**Work required:**
Your task is to extract the lines from the one holding "What distance is [368,383]" through the end of the material. Set them down exactly and add nothing.

**Extracted material:**
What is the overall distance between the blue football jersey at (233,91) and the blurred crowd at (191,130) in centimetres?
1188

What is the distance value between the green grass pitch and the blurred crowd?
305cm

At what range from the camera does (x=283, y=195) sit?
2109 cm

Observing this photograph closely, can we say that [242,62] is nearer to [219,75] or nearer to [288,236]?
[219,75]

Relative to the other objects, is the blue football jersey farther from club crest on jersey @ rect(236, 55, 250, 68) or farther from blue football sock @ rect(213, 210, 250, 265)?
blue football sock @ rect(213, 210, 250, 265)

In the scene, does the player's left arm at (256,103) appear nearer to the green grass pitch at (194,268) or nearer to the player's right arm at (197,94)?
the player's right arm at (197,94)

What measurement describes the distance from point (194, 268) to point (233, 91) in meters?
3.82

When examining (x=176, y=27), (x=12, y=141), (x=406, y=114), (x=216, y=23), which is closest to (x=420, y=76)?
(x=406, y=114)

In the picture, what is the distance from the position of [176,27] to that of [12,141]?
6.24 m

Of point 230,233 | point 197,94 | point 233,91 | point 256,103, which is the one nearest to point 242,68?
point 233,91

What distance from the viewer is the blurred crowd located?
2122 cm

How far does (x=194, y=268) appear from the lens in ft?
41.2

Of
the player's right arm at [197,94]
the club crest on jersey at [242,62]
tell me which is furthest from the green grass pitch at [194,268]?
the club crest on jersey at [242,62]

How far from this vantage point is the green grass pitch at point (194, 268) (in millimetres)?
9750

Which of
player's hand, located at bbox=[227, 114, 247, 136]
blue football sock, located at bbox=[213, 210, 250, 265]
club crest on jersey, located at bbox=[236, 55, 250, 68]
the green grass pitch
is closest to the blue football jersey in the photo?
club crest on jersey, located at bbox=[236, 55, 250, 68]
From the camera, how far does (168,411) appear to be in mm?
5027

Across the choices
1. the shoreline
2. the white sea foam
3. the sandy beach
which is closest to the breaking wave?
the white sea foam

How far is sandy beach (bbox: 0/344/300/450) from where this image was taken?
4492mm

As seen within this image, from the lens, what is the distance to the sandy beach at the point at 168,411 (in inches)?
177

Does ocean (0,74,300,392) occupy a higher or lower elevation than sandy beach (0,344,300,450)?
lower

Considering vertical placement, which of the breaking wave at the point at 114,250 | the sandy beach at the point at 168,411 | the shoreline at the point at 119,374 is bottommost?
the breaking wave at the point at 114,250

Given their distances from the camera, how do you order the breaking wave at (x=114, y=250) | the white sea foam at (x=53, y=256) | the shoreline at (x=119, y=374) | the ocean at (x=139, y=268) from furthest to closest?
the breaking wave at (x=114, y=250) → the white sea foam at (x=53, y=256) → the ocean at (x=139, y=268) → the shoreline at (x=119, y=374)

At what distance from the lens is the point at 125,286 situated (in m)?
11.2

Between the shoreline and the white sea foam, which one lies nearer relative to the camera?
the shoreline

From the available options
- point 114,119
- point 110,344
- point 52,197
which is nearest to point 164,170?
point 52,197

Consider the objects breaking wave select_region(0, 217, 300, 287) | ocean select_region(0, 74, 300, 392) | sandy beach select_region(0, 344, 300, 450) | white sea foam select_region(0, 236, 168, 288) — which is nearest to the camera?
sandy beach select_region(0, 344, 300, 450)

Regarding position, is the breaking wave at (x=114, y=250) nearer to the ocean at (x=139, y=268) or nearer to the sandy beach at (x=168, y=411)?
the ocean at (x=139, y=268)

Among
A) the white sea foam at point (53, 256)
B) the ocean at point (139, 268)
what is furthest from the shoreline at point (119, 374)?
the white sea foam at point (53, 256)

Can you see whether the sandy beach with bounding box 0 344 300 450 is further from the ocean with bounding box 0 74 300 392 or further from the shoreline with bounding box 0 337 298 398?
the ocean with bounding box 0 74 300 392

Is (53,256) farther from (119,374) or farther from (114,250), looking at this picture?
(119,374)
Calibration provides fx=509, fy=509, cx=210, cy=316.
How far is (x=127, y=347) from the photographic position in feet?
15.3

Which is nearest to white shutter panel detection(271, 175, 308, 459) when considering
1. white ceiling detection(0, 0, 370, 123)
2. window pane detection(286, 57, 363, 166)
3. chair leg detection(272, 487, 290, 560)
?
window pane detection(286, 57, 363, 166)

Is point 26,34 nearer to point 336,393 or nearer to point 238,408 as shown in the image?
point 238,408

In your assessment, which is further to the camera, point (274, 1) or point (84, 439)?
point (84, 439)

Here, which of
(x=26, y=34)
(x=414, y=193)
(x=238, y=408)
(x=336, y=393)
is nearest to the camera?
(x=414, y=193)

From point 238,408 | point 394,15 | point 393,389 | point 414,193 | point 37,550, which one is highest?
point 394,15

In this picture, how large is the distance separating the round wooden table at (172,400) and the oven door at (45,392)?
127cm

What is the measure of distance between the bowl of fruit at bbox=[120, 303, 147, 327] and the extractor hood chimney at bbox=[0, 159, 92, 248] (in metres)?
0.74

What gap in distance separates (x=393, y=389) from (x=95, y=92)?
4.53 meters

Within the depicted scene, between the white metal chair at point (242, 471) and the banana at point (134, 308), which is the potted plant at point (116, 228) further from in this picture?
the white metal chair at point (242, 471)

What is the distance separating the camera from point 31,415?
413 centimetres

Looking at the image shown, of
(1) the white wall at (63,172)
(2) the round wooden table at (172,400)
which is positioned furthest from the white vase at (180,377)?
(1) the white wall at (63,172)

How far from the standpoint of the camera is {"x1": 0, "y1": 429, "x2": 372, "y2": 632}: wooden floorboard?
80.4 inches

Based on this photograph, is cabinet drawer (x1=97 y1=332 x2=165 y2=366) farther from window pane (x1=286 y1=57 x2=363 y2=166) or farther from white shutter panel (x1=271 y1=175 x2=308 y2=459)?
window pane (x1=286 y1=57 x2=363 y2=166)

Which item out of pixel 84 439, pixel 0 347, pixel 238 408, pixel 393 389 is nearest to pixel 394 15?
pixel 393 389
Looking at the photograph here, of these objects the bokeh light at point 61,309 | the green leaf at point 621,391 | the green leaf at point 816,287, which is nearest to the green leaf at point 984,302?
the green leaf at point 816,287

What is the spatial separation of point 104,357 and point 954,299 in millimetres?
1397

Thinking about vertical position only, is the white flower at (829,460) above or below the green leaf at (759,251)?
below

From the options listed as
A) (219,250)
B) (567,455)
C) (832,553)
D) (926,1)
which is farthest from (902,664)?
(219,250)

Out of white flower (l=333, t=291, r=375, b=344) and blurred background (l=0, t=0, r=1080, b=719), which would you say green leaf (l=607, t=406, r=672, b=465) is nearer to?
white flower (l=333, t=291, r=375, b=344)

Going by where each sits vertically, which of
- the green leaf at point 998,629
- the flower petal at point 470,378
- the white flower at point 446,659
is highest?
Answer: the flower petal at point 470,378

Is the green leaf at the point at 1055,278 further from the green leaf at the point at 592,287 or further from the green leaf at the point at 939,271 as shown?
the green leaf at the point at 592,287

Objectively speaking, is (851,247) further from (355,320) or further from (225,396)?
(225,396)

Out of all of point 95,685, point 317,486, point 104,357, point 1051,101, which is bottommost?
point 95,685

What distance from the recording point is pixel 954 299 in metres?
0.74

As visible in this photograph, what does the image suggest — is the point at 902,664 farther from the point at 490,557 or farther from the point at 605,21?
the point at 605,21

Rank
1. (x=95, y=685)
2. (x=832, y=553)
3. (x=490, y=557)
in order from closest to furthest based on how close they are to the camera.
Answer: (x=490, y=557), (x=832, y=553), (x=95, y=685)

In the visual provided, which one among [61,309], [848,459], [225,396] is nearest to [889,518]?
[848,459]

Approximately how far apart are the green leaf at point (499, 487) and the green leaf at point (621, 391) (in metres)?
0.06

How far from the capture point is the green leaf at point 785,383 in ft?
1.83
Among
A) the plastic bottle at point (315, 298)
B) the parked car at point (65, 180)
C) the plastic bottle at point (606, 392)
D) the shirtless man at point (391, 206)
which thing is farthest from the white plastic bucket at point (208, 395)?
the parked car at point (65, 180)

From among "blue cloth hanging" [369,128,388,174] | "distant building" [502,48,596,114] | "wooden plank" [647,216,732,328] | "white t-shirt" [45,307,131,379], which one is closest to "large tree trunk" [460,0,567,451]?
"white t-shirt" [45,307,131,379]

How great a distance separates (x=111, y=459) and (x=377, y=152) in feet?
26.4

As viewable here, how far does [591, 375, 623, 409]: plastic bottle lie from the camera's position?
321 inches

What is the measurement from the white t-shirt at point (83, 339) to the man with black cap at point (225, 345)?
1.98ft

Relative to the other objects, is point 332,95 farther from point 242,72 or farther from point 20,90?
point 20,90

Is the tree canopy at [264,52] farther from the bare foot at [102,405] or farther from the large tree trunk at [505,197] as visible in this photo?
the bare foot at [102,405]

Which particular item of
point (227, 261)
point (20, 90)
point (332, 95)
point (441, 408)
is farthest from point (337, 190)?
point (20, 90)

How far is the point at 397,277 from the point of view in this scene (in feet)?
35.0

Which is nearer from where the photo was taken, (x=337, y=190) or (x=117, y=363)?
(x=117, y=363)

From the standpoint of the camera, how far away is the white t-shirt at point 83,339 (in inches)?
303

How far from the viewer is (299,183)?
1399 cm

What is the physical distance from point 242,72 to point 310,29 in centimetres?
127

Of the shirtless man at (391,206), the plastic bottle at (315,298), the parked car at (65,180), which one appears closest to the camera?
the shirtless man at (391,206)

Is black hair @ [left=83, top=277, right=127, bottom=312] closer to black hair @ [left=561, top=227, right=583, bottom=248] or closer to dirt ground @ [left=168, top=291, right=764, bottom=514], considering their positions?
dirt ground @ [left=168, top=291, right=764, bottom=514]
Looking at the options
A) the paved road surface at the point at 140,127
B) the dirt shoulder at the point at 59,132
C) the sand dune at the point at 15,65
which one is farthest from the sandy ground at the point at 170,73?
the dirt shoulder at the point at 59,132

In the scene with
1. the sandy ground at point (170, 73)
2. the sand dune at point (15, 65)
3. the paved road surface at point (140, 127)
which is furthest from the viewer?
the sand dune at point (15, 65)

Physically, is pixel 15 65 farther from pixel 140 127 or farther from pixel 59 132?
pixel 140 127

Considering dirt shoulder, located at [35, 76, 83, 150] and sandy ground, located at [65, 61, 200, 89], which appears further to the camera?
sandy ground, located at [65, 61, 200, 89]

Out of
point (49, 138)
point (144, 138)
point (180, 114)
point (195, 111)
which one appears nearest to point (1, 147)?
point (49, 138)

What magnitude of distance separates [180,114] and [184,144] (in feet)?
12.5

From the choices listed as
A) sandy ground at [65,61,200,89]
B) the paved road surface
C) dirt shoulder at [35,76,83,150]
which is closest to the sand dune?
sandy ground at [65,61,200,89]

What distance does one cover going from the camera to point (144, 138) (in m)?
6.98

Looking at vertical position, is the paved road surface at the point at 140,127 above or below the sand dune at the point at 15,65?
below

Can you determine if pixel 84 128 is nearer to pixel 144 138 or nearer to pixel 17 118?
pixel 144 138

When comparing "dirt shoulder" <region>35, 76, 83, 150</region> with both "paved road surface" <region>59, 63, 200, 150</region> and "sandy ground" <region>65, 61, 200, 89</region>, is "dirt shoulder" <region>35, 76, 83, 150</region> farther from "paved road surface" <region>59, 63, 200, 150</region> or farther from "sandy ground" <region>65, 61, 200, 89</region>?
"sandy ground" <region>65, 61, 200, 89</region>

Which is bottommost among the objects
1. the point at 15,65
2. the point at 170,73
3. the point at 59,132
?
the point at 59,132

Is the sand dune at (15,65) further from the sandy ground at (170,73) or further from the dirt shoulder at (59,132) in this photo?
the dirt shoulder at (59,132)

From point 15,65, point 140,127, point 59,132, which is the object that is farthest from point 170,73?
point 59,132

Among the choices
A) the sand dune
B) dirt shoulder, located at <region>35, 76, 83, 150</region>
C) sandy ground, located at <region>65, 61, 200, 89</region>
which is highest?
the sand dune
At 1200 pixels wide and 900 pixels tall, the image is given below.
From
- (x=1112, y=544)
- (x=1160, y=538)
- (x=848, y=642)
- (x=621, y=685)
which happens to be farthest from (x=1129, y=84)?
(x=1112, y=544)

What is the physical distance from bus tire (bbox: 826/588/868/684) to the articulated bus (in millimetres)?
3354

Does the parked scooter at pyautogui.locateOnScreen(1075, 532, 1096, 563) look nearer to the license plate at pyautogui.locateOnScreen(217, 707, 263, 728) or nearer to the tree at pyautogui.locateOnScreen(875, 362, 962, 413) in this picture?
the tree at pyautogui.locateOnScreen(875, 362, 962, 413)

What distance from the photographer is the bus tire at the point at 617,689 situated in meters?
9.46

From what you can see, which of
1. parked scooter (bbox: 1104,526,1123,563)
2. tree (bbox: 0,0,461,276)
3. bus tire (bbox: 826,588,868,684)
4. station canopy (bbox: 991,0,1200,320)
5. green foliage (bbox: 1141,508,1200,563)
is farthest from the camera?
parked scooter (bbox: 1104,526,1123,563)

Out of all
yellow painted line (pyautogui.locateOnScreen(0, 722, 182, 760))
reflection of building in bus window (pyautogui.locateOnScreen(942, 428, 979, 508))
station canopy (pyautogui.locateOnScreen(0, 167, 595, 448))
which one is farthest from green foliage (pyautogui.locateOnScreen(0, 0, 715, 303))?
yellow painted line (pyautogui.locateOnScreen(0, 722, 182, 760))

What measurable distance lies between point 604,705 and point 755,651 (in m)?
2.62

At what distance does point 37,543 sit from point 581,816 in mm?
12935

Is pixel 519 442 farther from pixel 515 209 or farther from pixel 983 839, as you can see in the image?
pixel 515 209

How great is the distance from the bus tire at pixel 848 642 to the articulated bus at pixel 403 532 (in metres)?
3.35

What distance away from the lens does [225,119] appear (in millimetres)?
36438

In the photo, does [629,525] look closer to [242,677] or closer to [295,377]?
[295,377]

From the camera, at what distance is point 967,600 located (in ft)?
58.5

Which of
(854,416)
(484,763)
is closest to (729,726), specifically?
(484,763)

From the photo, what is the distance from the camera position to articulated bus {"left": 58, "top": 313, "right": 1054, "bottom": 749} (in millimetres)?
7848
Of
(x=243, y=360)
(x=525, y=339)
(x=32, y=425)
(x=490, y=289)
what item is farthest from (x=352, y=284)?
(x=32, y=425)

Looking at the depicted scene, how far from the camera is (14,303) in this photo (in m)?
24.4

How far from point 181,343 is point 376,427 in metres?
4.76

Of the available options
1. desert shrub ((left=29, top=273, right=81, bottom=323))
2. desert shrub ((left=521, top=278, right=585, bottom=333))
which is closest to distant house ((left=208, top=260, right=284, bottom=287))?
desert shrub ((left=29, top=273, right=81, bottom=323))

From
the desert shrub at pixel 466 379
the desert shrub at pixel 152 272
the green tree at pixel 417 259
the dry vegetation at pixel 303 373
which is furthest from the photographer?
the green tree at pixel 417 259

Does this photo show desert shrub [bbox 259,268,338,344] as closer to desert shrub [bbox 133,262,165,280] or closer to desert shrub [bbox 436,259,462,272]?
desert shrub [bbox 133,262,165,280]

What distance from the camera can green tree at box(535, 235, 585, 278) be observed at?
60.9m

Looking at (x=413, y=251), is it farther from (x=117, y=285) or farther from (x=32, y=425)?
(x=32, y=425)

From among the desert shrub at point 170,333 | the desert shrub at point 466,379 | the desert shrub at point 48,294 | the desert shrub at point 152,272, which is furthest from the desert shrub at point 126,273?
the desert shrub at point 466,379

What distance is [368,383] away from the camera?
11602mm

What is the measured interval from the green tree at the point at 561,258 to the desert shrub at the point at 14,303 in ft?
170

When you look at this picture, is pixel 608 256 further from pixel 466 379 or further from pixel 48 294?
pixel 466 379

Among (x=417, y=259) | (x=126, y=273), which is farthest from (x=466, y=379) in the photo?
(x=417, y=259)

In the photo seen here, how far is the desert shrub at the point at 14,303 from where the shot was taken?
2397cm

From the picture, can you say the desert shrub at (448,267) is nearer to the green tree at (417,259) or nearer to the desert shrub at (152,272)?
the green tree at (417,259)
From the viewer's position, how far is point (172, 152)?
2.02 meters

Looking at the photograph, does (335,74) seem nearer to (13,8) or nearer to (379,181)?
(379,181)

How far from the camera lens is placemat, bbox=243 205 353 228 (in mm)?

**Worked answer:**
What distance is [368,383] away from the camera?
11602mm

What is the measured interval from the green tree at the point at 561,258 to the desert shrub at the point at 14,303 in ft?
170

When you look at this picture, is pixel 608 256 further from pixel 466 379 or further from pixel 48 294?
pixel 466 379

Among (x=417, y=259) | (x=126, y=273), which is farthest from (x=466, y=379) in the photo?
(x=417, y=259)

In the photo seen here, how far is the desert shrub at the point at 14,303 from where the shot was taken?
2397cm

From the picture, can you say the desert shrub at (448,267) is nearer to the green tree at (417,259) or nearer to the desert shrub at (152,272)?
the green tree at (417,259)
From the viewer's position, how far is point (172, 152)?
2.02 meters

Looking at the photograph, does (335,74) seem nearer to (13,8) or nearer to (379,181)?
(379,181)

How far from the camera lens is placemat, bbox=243 205 353 228 (in mm)?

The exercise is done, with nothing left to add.